Hiroshi Sugimoto at Lisson Gallery

Art and science converge in Hiroshi Sugimoto’s new body of work at Chelsea’s Lisson Gallery, where the renowned photographer has photographed light, refracted through a prism into separate colors.  Helpfully demonstrating Sugimoto’s working process in making images of pure color or zones between colors, a huge prism positioned under a gallery skylight fractures light into a rainbow on the floor. (On view through Aug 2nd).

Installation view of ‘Optical Allusion,’ at Lisson Gallery, June 2024.
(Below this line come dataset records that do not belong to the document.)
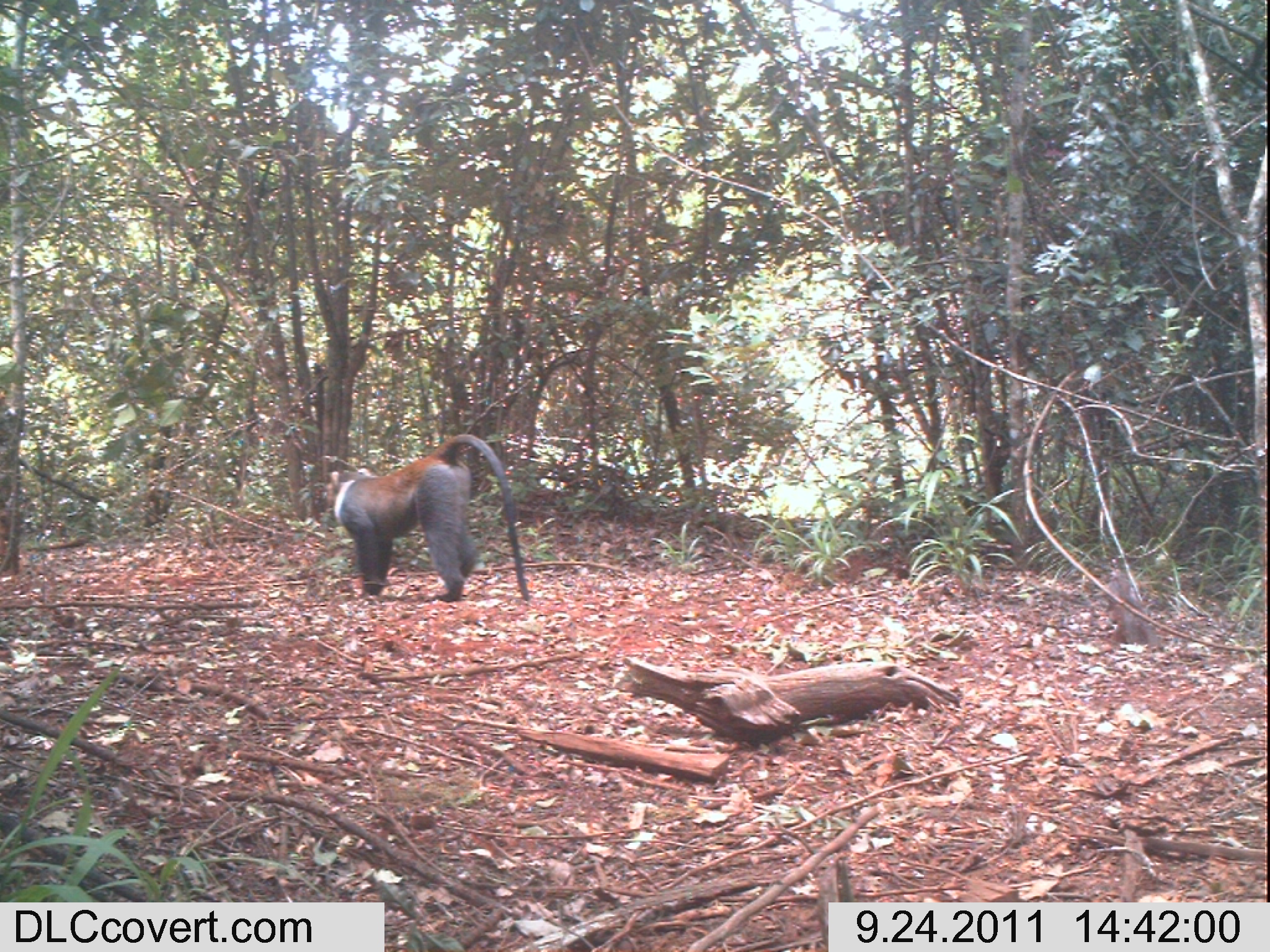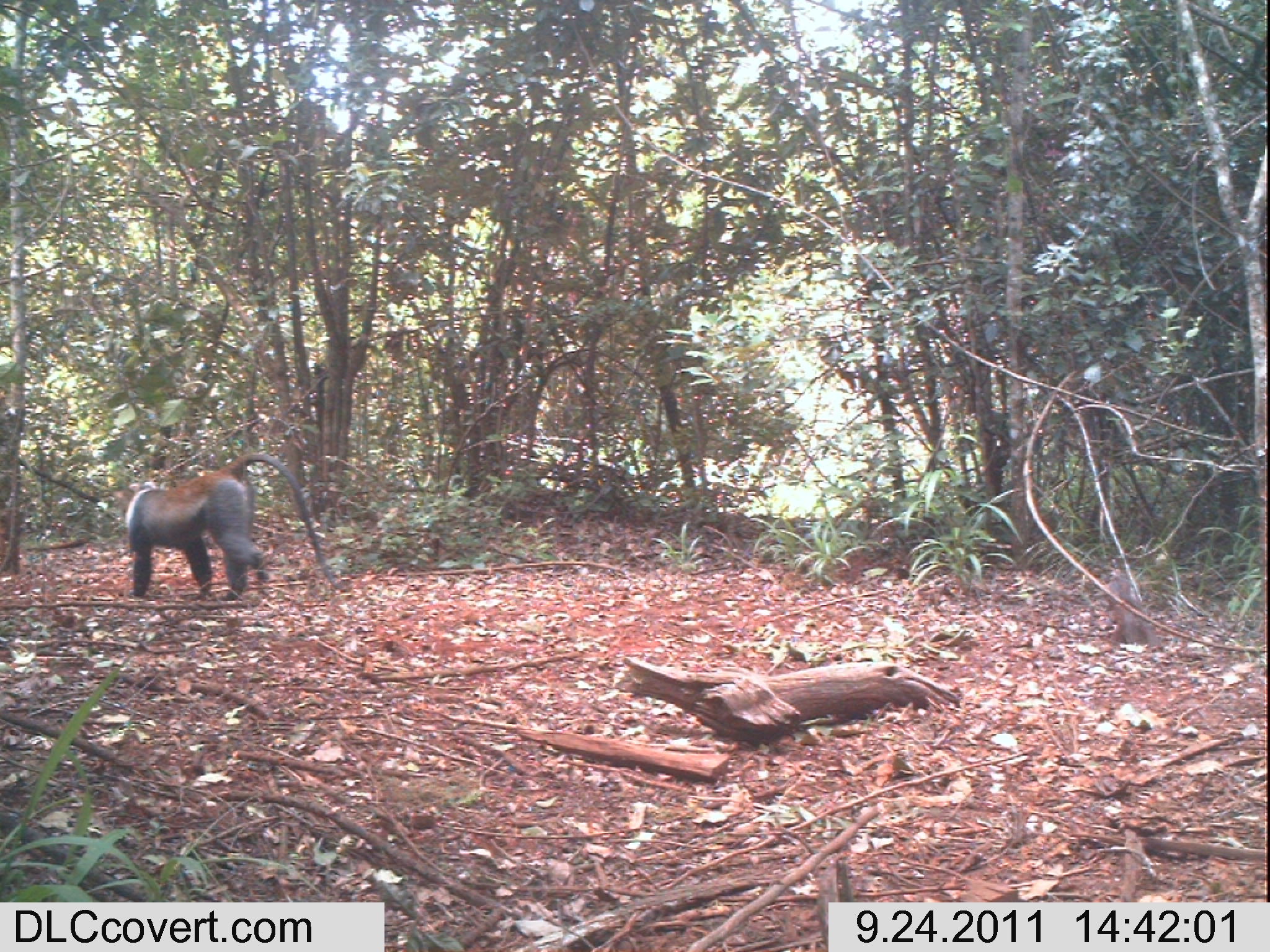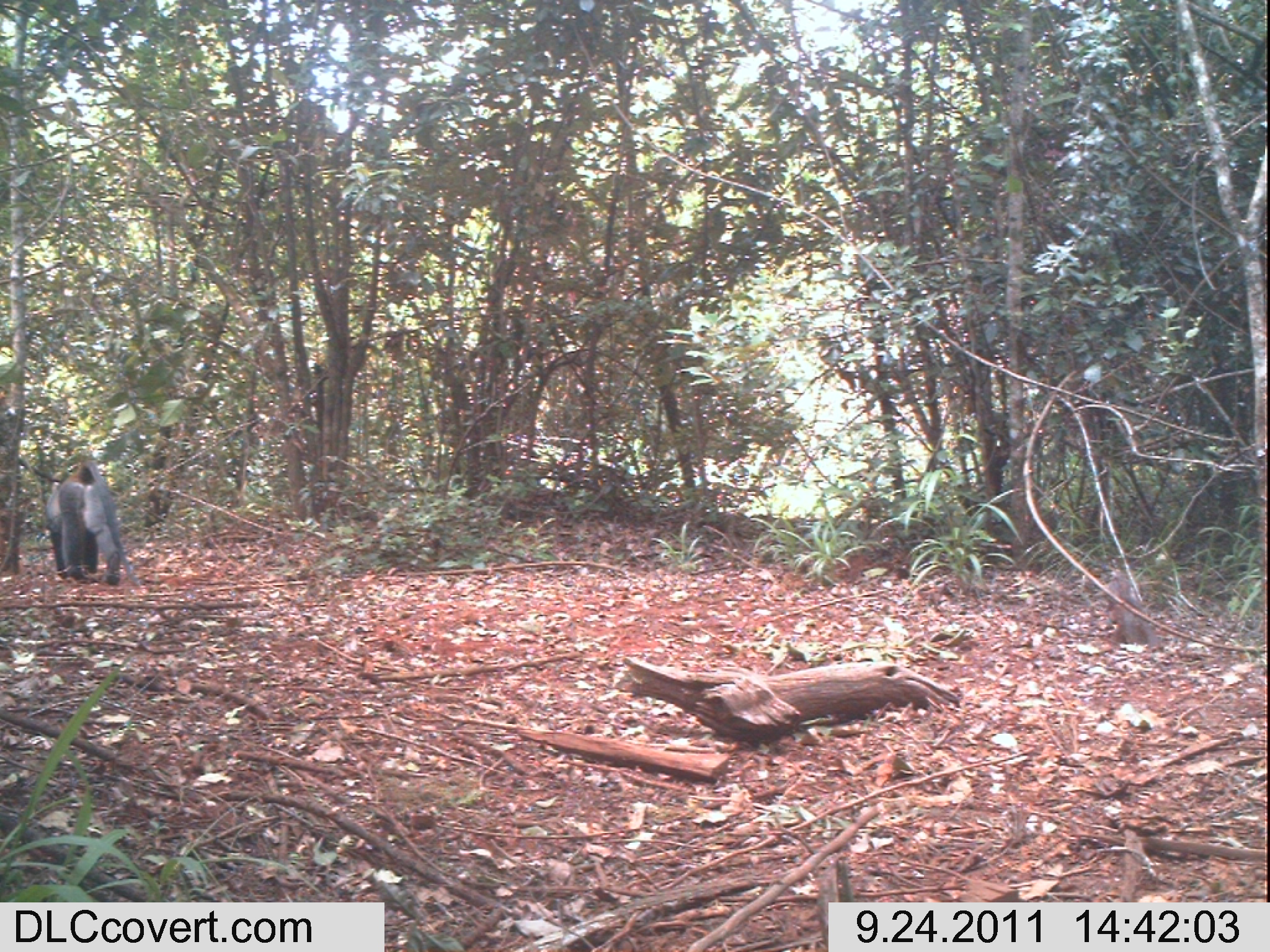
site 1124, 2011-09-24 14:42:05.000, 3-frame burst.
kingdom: Animalia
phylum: Chordata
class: Mammalia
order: Artiodactyla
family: Bovidae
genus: Capra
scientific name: Capra aegagrus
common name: wild goat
Capra aegagrus (wild goat), count 1.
Mary Heilmann at Hauser & Wirth Gallery

A shocking pink wall, lime green front desk and aqua-colored chair greet visitors to Mary Heilmann’s show at Hauser & Wirth Gallery, creating a bold statement not quite in keeping with the subtlety of the exhibition’s content – small-scale work on paper from the 70s to the early ‘00s.  Nevertheless, one of the show’s smallest pieces, a black and blue watercolor and pencil drawing that brings to mind a game board, an overview of a pool or architectural forms, inspired Heilmann’s new, hugely enjoyable wall-filling new site-specific drawing, ‘A Long Lost Soul.’  (On view through July 26th in Chelsea).
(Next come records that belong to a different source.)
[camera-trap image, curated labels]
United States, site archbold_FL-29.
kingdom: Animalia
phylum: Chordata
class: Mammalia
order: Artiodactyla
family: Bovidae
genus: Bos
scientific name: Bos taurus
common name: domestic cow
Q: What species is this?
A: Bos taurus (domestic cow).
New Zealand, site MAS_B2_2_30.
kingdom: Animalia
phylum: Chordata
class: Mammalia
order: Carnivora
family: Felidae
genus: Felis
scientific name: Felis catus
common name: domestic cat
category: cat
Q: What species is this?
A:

Mary Heilmann, installation view of ‘A Long Lost Soul, acrylic on wall, 168 x 349 ½ inches, 2024.
Mary Heilmann, Untitled Watercolor Study, watercolor and pencil on paper, 5 x 7 inches, 1982-84 c.
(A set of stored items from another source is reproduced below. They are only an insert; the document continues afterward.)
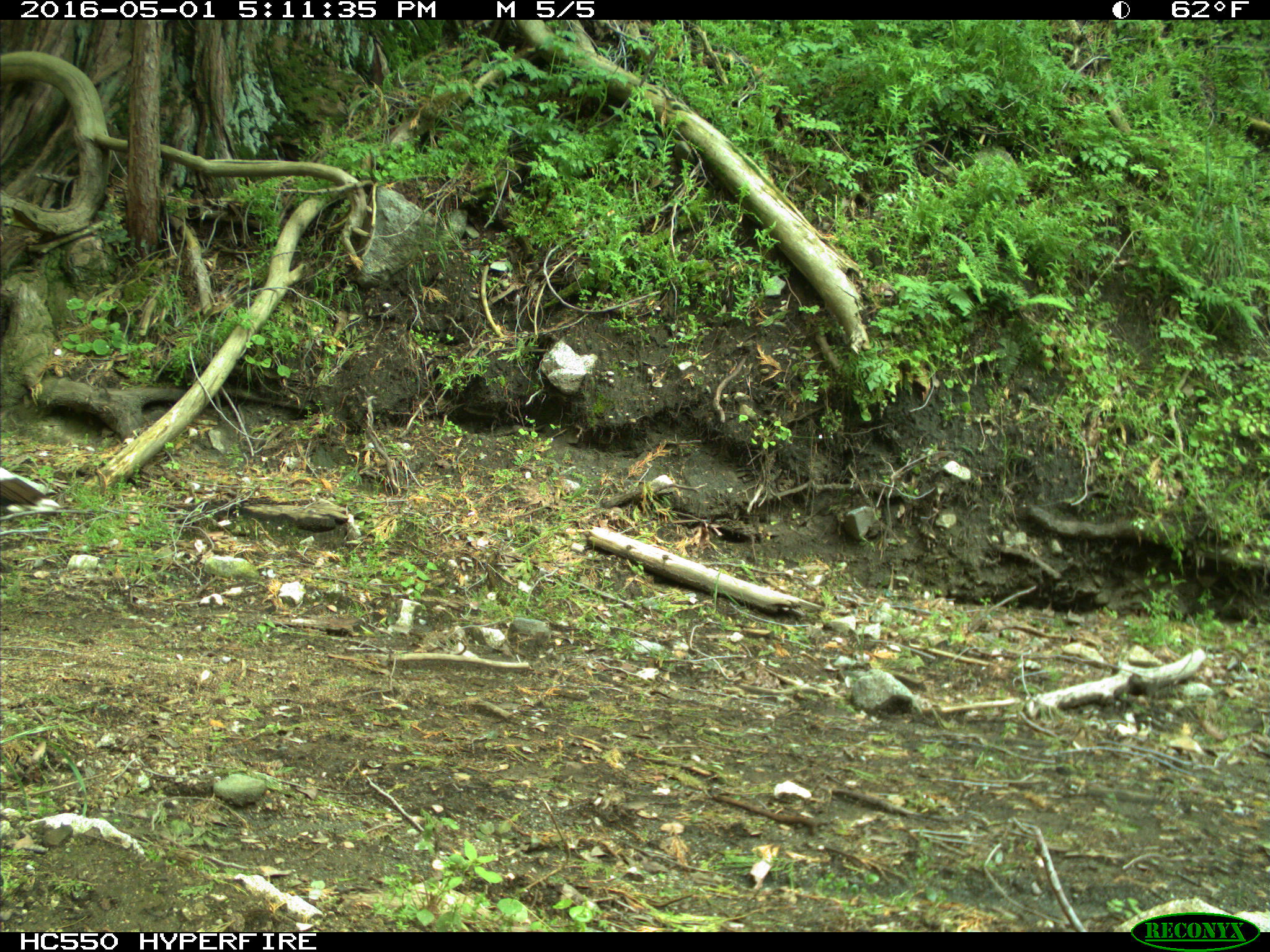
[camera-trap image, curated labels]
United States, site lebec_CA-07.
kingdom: Animalia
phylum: Chordata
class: Aves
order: Galliformes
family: Phasianidae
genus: Meleagris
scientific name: Meleagris gallopavo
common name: wild turkey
Meleagris gallopavo (wild turkey).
The Campus, Claverack, New York

If you’ve ever enjoyed exploring MoMA’s PS1, an art space housed in a former Queens public school, you’ll love rambling around the atmospheric new 78,000 sq ft art space The Campus, housed in a former high school just outside Hudson, NY.  Work by nearly 100 artists, mostly represented by NYC galleries Bortolami, James Cohan, kaufmann repetto, Anton Kern, Andrew Kreps and kurimanzutto fills the gym, hallways, classrooms and grounds around the large, low-slung, 1951 building.  Organized by Timo Kappeller, the handsomely installed inaugural show includes a metal butterfly sculpture by Kosovar artist Petrit Halilaj (whose sculpture inspired by graffiti on school desks is currently on the roof of the Met Museum), text pieces by Jenny Holzer (currently showing at the Guggenheim) installed in a boys shower room, Madeline Hollander’s perpetual rolling metal knots (recently part of her solo show at Bortolami) and much, much more.  (Admission is free. Hours: Saturday and Sunday, 12pm – 5pm. On view through Oct 27th.)

The Campus, Claverack, NY

 

 

Petrit Halilaj at The Campus.
Jenny Holzer at The Campus.
Madeline Hollander at The Campus.

Mika Tajima at Hill Art Foundation

Mika Tajima’s winter ’24 solo show at Chelsea’s Pace Gallery featured Jacquard loomed tapestries so large that the gallery referred to them as ‘architectural;’ the artist’s current solo show at the Hill Art Foundation takes the concept a step further in its handsome integration of artwork and the gallery space.   Here, a new work from Tajima’s ‘Negative Entropy’ series – referring to an application of energy to move away from disorder – dominates a floating wall, enhancing the dynamic effect of the wave pattern depicted in purple and yellow.  Past pieces from the series indirectly picture sound waves from computer activity or brain stimulation; here, the subtitle ‘Sound Bath…’ suggests a visualization of a healing activity, purposeful if abstracted.  (On view through July 26th).

Mika Tajima, Negative Entropy (Sound Bath, Purple, Full Width, Exa, cotton, polyester, wool, acoustic baffling felt, aluminum, white oak, 131 x 212 ½ x 3 ¾ inches, 2024.

Osgemeos at Lehmann Maupin Gallery

Known for imagining idiosyncratic characters from dreamed up worlds, Brazilian street-artist twins Osgemeos are back at Lehmann Maupin Gallery with paintings and two installations that fill the gallery with vivid color and sound from a built-in DJ booth.  Pictured here, the gallery’s west wall houses a mystical architectural construction presided over by a nude man whose body has split in two to reveal a glowing inner self.  To either side, a celestial goddess holds a planet in her hand while a man whose head in encircled by flower petals smiles serenely.  In the sky, two heads circled by colorful lights – one of which is emerging from a UFO – light up the already bright skies over an installation that delights and entertains.  (On view in Chelsea through Aug 16th).

Osgemeos, installation view of ‘Cultivating Dreams,’ at Lehmann Maupin Gallery, June 2024.